#### [Selected passage]

To summarize, this chapter will focus on detailed analysis of the application in both cloud-based and edge-based setup. From the analysis, the optimization model will come up with a list of metrics which are important. Next, based on the inputs from the application, the model comes up with the decision for the application to be built either on cloud or edge.

Background & Related Work

In this section, the technical background required to understand our conceptual contributions is given.

Edge Based Learning

Edge-Based Learning is a ML technique where the training dataset remains within the devices which are placed near the source of the data. All devices communicate with each other to compute the model. This ensures privacy preservation, reduced network latency, and less power consumption. The devices can also use the data after it is generated as the data will not be transferred to the cloud. The major disadvantage of this kind of learning is that it is limited by availability of hardware resources [254, 197, 255].

Cloud Computing

Cloud Computing is a distributed computing technique via which resources can be given to applications from a shared pool of resources. The resources can be data storage, compute power or even networks. There is no active management of resources required [260,135]. This kind of an architecture has major advantages like elasticity, scalability and 'pay-as-you-go' models. For a Cloud-based learning, datasets need to be transferred across networks to the cloud servers thereby increasing risk.

K Means

К-Means Clustering is a very popular ML algorithm where n observations are divided into к clusters based on which observation is closest to the mean. This reduces the variances within a cluster. An approach to compute К-Means is the iterative technique where, in every iteration, means are calculated based upon a set of points and then after each subsequent iteration, the distance between the means and the points are minimized until they converge.

#### [Required actions]
**A)** List the three benefits that the passage on edge and cloud computing says Edge-Based Learning ensures.
**B)** Rewrite the passage on edge and cloud computing from "To summarize, this" to "cloud or edge.", changing "metrics" to "criteria".
**C)** In the passage on edge and cloud computing, what is named as the major disadvantage of Edge-Based Learning?
The rows are separate material, unrelated to the passage on edge and cloud computing.

#### [Given records]
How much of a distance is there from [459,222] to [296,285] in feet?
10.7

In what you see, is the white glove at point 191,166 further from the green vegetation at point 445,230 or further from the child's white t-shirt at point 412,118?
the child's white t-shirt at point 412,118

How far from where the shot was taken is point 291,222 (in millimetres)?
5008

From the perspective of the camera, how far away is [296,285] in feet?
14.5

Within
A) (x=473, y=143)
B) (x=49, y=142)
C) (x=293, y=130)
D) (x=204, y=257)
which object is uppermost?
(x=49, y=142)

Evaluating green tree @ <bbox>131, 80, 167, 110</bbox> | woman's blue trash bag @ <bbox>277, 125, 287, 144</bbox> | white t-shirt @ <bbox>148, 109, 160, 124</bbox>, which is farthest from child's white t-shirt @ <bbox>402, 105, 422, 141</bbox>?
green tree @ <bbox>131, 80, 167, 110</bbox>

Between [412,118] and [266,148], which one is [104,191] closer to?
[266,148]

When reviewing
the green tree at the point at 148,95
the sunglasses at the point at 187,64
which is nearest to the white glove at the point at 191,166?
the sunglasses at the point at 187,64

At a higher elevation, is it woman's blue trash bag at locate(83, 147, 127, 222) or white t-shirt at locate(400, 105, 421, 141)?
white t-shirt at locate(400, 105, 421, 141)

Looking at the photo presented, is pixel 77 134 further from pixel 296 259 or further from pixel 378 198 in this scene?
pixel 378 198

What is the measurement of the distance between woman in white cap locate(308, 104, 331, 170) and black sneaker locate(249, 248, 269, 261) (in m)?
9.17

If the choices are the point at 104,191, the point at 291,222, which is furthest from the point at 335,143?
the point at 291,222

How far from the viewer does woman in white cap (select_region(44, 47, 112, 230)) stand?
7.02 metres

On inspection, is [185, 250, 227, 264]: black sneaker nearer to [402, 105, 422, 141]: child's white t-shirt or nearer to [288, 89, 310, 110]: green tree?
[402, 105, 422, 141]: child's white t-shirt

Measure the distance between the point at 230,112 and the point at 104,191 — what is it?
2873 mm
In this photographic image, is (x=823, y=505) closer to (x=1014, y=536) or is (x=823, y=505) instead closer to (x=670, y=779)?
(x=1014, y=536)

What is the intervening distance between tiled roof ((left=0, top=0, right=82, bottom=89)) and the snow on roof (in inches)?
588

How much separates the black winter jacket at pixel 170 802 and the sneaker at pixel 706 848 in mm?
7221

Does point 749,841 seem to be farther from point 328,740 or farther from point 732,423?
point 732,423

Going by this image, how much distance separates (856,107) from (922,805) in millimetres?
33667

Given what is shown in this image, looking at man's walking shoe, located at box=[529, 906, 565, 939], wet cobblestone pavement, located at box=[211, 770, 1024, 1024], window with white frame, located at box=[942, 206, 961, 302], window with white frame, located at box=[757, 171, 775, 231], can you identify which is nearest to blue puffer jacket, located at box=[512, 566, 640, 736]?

#### [Answer list]
**A)** Privacy preservation, reduced network latency, and less power consumption.

**B)**
To summarize, this chapter will focus on detailed analysis of the application in both cloud-based and edge-based setup. From the analysis, the optimization model will come up with a list of criteria which are important. Next, based on the inputs from the application, the model comes up with the decision for the application to be built either on cloud or edge.

**C)** It is limited by the availability of hardware resources.